PASSAGE:

━━━━━━━━━━━━━━━━━━━━

I am Nostradamus, just for Baseball 

As I predicted, the Tigers took two of three from the Phillies. I even called the games right – the Phillies sole victory in the series was on Saturday night in between the starts of Jeremy Bonderman and Jason Verlander, the Tigers ace pitchers. Overall, the Phillies allowed the best offense in baseball to ring their bell for 22 runs in the series, including twelve on Friday Night. What sort of interested me in the series outcome was the fact that the Phillies hit seven home runs (including five on Friday) and scored just eighteen runs, while the Tigers scored their twenty-two utilizing the long ball just three times. In a display of clutch hitting, the Tigers scored seven of their twelve runs on Friday with two outs. Not too shabby.

Obviously the Phillies pitching could have done a better job, but it wasn’t much of a defeat for the Phillies hurlers. They were stacked up against a terrific lineup that averaged six runs a game, playing in a park designed for offense, and they came away with about that same number. Jamie Moyer hurled a nice game on Saturday night too. Thanks to the Mets two defeats in three games to the Yankees, the Phillies didn’t lose any ground on the Boys from Queens, although they did relinquish second place to the Braves. Now there are three teams grouped at the top of the N.L. East, just two games apart. With the Marlins just five and a half back of the Mets and the Nats eight back, the N.L. East might be the best division in baseball. Unlike the N.L. Central, you will find three strong contenders and two capable teams bringing up the rear, unlike the messes that currently exist in Cincinnati and St. Louis. Add in the flop that the Cubs have become, and you’ve got the sorriest division in baseball.

Tonight, the Phillies kick-off a nice series in Cleveland with the Indians. The Phillies send Cole Hamels against Indians starter Cliff Lee. Give the Phillies the edge. Tomorrow they send Kyle Kendrick to the mound. Let’s hope the rookie can follow up the first start with another.

━━━━━━━━━━━━━━━━━━━━

EXCERPTED RECORDS:
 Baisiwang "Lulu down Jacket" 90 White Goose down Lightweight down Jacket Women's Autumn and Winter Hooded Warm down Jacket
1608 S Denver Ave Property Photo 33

━━━━━━━━━━━━━━━━━━━━

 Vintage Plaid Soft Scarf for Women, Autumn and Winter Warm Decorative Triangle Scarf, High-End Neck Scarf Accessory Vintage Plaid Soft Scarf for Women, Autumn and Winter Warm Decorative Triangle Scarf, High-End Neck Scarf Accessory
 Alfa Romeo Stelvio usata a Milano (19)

━━━━━━━━━━━━━━━━━━━━

USING THE INFORMATION:
1. Answer these questions from the baseball post:
(a) How many runs did the Tigers score in the series?
(b) Which pitcher threw a nice game on Saturday night?
(c) Who is the Phillies' starter facing Cliff Lee?
2. Reproduce the stretch of the baseball post from "As I predicted, the" through "Not too shabby.".
3. Please say whether each statement agrees with the baseball post, answering yes or no and quoting the words that decide it:
(a) The Tigers won two of the three games against the Phillies.
(b) The Phillies moved up into second place.
(c) Kyle Kendrick starts tonight against Cleveland.

TASK ANSWERS:
1.
(a) 22 runs.
(b) Jamie Moyer.
(c) Cole Hamels.

2.
As I predicted, the Tigers took two of three from the Phillies. I even called the games right – the Phillies sole victory in the series was on Saturday night in between the starts of Jeremy Bonderman and Jason Verlander, the Tigers ace pitchers. Overall, the Phillies allowed the best offense in baseball to ring their bell for 22 runs in the series, including twelve on Friday Night. What sort of interested me in the series outcome was the fact that the Phillies hit seven home runs (including five on Friday) and scored just eighteen runs, while the Tigers scored their twenty-two utilizing the long ball just three times. In a display of clutch hitting, the Tigers scored seven of their twelve runs on Friday with two outs. Not too shabby.

3.
(a) Yes: "the Tigers took two of three from the Phillies"
(b) No: "although they did relinquish second place to the Braves"
(c) No: "Tomorrow they send Kyle Kendrick to the mound."